Task description :: For each line of the data that includes the word "Testing", copy the line.

Records for processing ::
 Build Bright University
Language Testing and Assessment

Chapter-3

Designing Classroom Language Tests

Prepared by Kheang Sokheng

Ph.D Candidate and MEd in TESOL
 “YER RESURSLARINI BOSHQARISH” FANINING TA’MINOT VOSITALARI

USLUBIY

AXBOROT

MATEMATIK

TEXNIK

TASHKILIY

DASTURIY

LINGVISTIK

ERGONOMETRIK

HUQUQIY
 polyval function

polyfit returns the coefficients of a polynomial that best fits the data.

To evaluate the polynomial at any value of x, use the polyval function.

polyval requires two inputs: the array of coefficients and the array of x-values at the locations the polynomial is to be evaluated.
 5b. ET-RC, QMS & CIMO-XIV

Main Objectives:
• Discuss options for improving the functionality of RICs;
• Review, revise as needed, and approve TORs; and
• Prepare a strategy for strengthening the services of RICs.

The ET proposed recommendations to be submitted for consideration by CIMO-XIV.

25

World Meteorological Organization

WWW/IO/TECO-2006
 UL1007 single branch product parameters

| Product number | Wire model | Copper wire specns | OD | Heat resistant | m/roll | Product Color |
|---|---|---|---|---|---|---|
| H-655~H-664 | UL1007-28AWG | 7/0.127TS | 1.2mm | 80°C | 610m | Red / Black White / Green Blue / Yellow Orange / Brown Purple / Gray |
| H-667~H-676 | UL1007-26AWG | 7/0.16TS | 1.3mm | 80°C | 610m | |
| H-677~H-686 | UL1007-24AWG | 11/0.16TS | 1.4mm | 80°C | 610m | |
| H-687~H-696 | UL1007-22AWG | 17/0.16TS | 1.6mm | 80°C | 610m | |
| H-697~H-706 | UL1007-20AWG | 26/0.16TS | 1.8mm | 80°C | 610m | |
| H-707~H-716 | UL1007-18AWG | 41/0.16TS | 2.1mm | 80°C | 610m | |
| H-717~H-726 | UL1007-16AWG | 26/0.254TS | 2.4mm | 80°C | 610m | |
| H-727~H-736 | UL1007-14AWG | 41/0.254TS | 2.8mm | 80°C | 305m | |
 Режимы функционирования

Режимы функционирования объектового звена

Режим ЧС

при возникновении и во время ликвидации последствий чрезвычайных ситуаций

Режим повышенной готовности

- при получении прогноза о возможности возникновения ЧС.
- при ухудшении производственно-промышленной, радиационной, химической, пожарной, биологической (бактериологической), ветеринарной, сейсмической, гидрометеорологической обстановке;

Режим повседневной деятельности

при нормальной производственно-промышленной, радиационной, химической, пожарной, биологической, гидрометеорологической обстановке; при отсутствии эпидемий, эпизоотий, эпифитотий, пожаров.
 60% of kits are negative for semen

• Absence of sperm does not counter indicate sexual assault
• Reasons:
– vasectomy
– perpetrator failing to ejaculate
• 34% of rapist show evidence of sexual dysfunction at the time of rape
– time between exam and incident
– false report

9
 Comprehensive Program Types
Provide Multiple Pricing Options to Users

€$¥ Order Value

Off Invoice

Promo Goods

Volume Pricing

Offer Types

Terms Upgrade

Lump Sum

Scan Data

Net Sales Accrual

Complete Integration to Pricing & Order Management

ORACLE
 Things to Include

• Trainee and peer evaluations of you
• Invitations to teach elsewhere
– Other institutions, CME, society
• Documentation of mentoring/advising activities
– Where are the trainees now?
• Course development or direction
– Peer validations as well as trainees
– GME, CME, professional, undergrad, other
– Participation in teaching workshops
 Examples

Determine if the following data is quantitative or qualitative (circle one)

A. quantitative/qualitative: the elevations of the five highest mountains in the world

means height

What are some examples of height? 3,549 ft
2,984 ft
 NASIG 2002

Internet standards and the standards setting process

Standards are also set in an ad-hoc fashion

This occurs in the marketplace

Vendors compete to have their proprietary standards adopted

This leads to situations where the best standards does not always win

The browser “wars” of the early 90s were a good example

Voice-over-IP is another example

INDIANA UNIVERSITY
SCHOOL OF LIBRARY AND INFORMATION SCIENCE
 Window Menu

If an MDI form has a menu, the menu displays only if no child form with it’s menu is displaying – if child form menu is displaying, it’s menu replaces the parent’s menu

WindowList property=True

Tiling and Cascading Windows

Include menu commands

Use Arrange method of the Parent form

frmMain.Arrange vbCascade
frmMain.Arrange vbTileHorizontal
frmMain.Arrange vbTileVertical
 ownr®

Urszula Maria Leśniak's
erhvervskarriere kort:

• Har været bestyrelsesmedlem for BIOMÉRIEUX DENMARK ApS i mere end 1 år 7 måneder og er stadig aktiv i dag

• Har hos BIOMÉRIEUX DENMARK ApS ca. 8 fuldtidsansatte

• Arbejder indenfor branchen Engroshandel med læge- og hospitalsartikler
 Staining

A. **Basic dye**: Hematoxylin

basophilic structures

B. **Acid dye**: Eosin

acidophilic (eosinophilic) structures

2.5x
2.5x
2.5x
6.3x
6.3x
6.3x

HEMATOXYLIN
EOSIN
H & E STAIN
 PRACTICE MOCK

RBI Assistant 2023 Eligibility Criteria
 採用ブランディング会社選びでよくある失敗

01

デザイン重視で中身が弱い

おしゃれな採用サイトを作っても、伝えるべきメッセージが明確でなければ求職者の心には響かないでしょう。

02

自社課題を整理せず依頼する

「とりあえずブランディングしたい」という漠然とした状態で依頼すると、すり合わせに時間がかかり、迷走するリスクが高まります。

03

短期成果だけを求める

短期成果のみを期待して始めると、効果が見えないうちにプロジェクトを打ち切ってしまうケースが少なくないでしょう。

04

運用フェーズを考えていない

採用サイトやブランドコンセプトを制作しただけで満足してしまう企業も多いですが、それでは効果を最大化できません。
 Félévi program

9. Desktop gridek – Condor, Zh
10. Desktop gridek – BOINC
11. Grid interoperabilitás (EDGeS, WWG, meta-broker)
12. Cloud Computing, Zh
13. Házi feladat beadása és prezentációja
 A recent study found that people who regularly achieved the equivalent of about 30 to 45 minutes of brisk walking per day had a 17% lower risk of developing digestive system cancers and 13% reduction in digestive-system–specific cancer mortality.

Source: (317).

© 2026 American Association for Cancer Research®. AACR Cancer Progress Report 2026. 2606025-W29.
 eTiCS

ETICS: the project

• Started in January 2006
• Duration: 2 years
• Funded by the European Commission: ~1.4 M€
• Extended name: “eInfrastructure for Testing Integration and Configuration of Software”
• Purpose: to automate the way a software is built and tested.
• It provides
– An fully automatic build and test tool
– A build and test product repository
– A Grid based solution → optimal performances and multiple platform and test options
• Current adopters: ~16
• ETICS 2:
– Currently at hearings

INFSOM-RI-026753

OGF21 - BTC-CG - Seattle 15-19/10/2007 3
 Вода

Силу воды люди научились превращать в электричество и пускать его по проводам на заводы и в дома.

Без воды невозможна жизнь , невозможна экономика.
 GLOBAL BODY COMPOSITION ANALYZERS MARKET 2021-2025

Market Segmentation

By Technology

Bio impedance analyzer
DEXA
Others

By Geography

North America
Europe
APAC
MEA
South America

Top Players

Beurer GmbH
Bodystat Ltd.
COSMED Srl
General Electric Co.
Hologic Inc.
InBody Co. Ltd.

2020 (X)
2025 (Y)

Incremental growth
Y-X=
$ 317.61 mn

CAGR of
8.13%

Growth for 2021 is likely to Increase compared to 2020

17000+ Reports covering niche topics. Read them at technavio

Answer for the task ::
Language Testing and Assessment
• Extended name: “eInfrastructure for Testing Integration and Configuration of Software”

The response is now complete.